Coming from a church that burned Jews and homosexuals, the lent thing was a relatively good idea in my opinion. I'm not much of a Catholic nowadays and I'm only a nominal Christian. But I think that an institutionalized period of introspection, which Lent is meant to be, is a wholesome idea.
It's good to really stop and think about my imperfections and the work or self control or self mortification that I need to do to make myself a better person. How can I make myself be less self aggrandizing? Who am I hurting, why, and how do I cure myself of that sickness? How can I attain the humility to forget about myself and seek the greater happiness and well being of the world at large.
I read Jack Rowan's 'Story of Tim' recently. It purported to show the benefits of suffering from an S&M point of view. Judaism has it's day of atonement. The need to stop and reflect on one's actions and the impact they have on the world is not just a Catholic or even a religious thing. It's just good living.

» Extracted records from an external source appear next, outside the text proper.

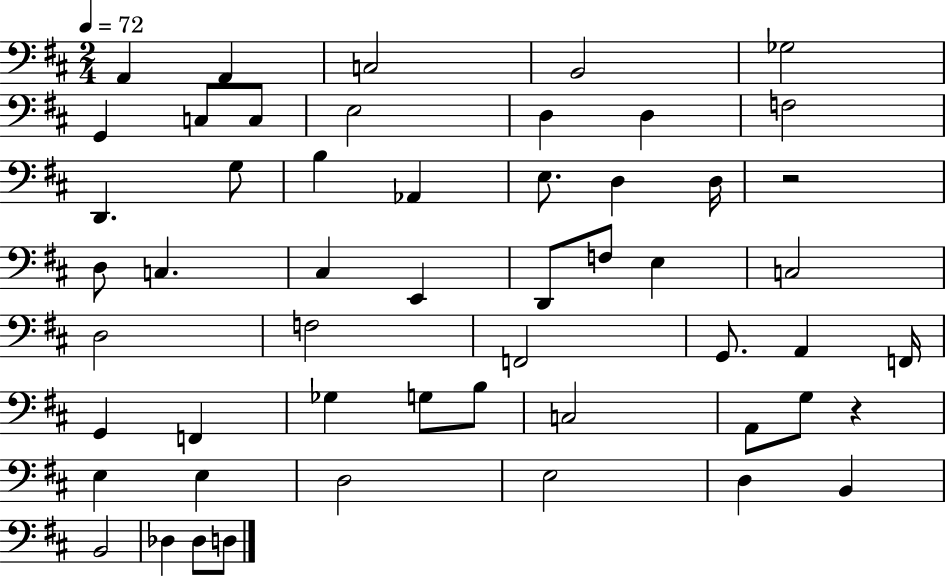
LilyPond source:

{
  \clef bass
  \numericTimeSignature
  \time 2/4
  \key d \major
  \tempo 4 = 72
  a,4 a,4 | c2 | b,2 | ges2 | \break g,4 c8 c8 | e2 | d4 d4 | f2 | \break d,4. g8 | b4 aes,4 | e8. d4 d16 | r2 | \break d8 c4. | cis4 e,4 | d,8 f8 e4 | c2 | \break d2 | f2 | f,2 | g,8. a,4 f,16 | \break g,4 f,4 | ges4 g8 b8 | c2 | a,8 g8 r4 | \break e4 e4 | d2 | e2 | d4 b,4 | \break b,2 | des4 des8 d8 | \bar "|."
}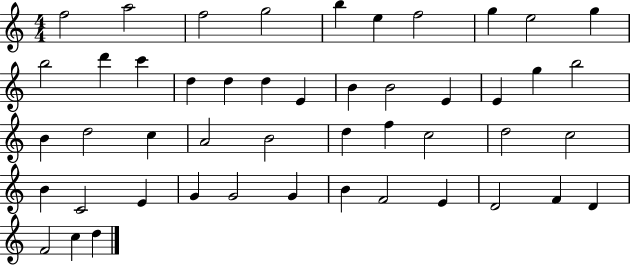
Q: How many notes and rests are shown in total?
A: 48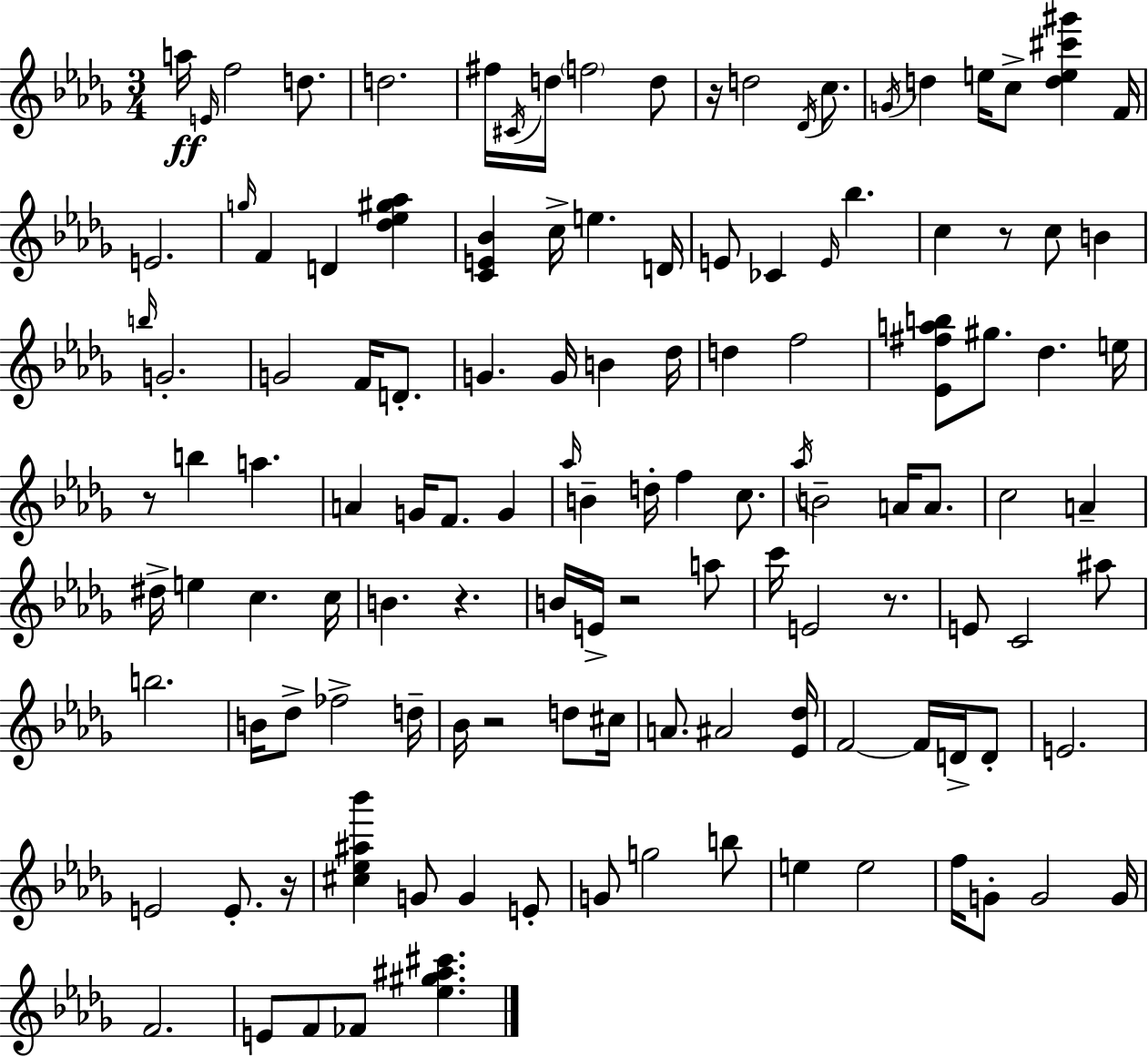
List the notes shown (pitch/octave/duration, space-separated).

A5/s E4/s F5/h D5/e. D5/h. F#5/s C#4/s D5/s F5/h D5/e R/s D5/h Db4/s C5/e. G4/s D5/q E5/s C5/e [D5,E5,C#6,G#6]/q F4/s E4/h. G5/s F4/q D4/q [Db5,Eb5,G#5,Ab5]/q [C4,E4,Bb4]/q C5/s E5/q. D4/s E4/e CES4/q E4/s Bb5/q. C5/q R/e C5/e B4/q B5/s G4/h. G4/h F4/s D4/e. G4/q. G4/s B4/q Db5/s D5/q F5/h [Eb4,F#5,A5,B5]/e G#5/e. Db5/q. E5/s R/e B5/q A5/q. A4/q G4/s F4/e. G4/q Ab5/s B4/q D5/s F5/q C5/e. Ab5/s B4/h A4/s A4/e. C5/h A4/q D#5/s E5/q C5/q. C5/s B4/q. R/q. B4/s E4/s R/h A5/e C6/s E4/h R/e. E4/e C4/h A#5/e B5/h. B4/s Db5/e FES5/h D5/s Bb4/s R/h D5/e C#5/s A4/e. A#4/h [Eb4,Db5]/s F4/h F4/s D4/s D4/e E4/h. E4/h E4/e. R/s [C#5,Eb5,A#5,Bb6]/q G4/e G4/q E4/e G4/e G5/h B5/e E5/q E5/h F5/s G4/e G4/h G4/s F4/h. E4/e F4/e FES4/e [Eb5,G#5,A#5,C#6]/q.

So I'd like to start this Lent with apologies and resolutions to search out the instances and the means whereby I bring unpleasantness
to the lives of others and to rectify that.
The path to heaven doesn't lie in magic or 'imaginary friends' or in repetitive rubric. I think a lot of that is akin to Santa Claus. It's to get little children introduced in an idea (charity). As an adult I need to recognize that introspection and monitoring and controlling my actions are germane and necessary to the greater enjoyment of my own life and to the greater good of the world in which I live.
I am not always right. I am not always the best and I do not always do my best. I lack faith in others and hold them back by that, since faith is a creative force. Lack of faith in others also makes my own life smaller because it stymies opportunities for human closeness and sharing.
So lent is assuring myself that there is indeed a heaven, and cautioning myself that it is my job to help build this heaven. Because if my joy is to live for the welfare of others, and that is everyone else's joy too, then we would have a real and genuine heaven right here where we are. We would have a world of peace love and joy.
That's what Lent has become for me today. It used to be a religious thing. Now it's grown into a spiritual thing. It reminds me of the ever existing opportunity to reinvent myself. It reminds me of the fantastic opportunity I have been given to make the world a better place.
Max
Behold, how good and how pleasant it is
For brothers to dwell together in unity!